Try it
Find the line with "Find out the" in the records below. Output exactly from there until after the line with "Crimsoune Club Black Henley Neck Sweatshirt", without pictures.

Input data
+--
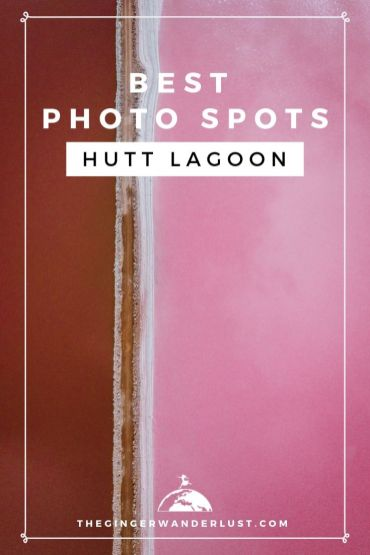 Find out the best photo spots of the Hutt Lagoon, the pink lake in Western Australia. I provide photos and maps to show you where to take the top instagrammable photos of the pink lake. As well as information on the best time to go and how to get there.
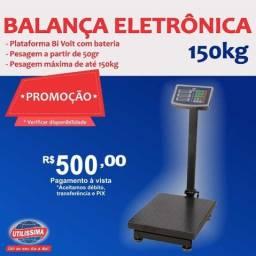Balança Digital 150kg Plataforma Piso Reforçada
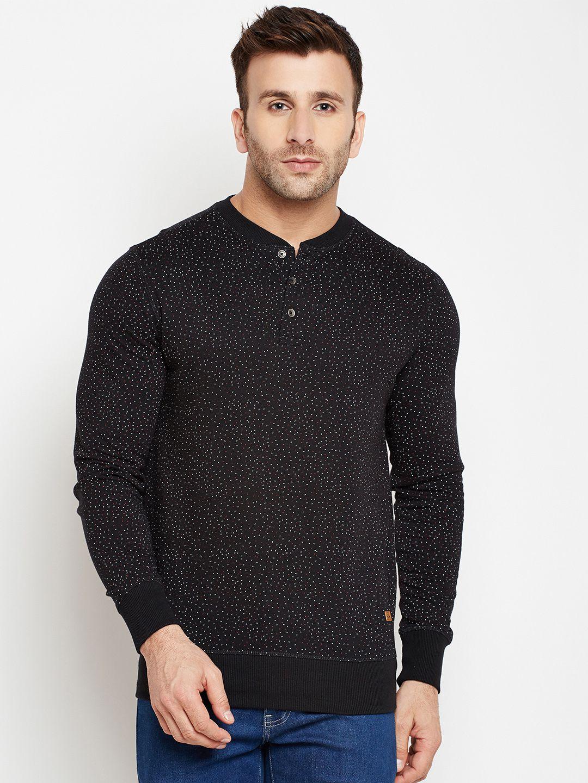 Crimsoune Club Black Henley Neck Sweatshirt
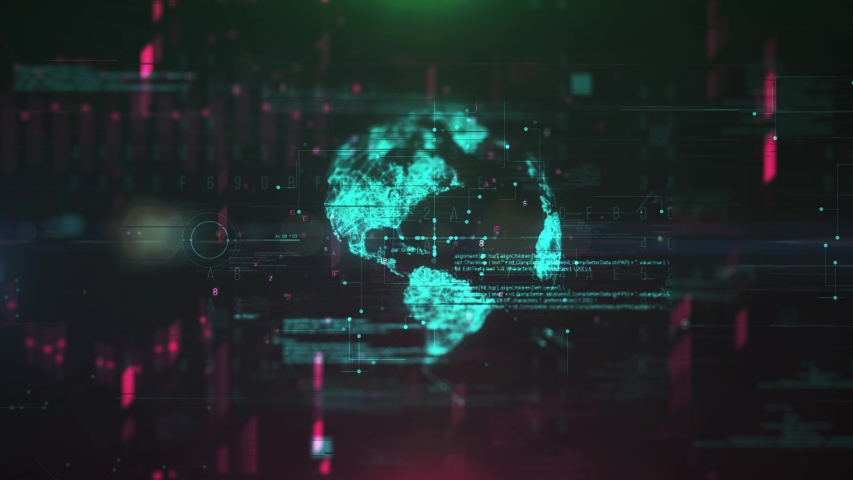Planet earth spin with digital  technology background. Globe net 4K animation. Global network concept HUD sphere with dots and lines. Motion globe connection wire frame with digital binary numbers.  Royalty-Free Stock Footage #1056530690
+--
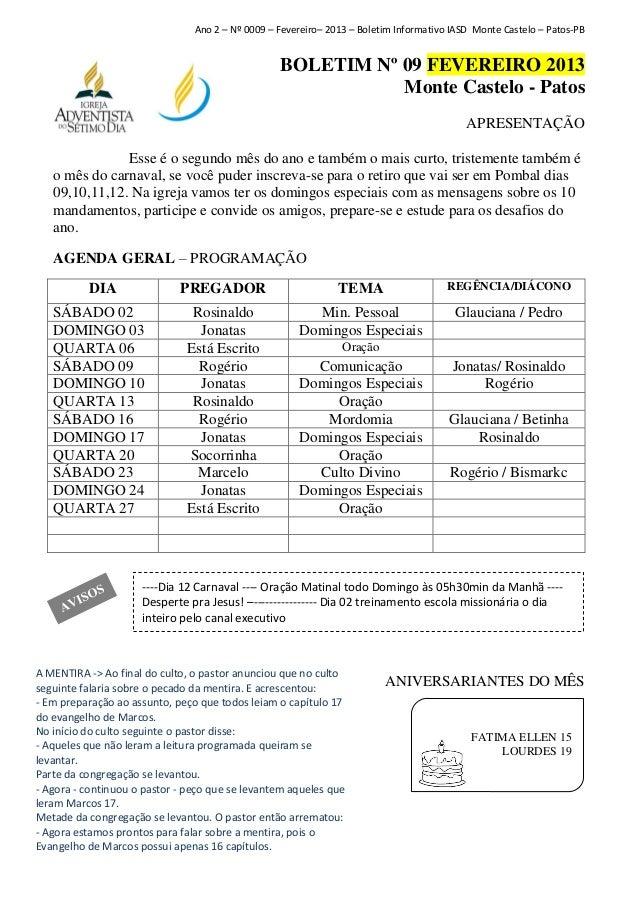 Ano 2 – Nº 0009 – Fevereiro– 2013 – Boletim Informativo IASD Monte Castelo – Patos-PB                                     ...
+--
Reply
 Find out the best photo spots of the Hutt Lagoon, the pink lake in Western Australia. I provide photos and maps to show you where to take the top instagrammable photos of the pink lake. As well as information on the best time to go and how to get there.
Balança Digital 150kg Plataforma Piso Reforçada
 Crimsoune Club Black Henley Neck Sweatshirt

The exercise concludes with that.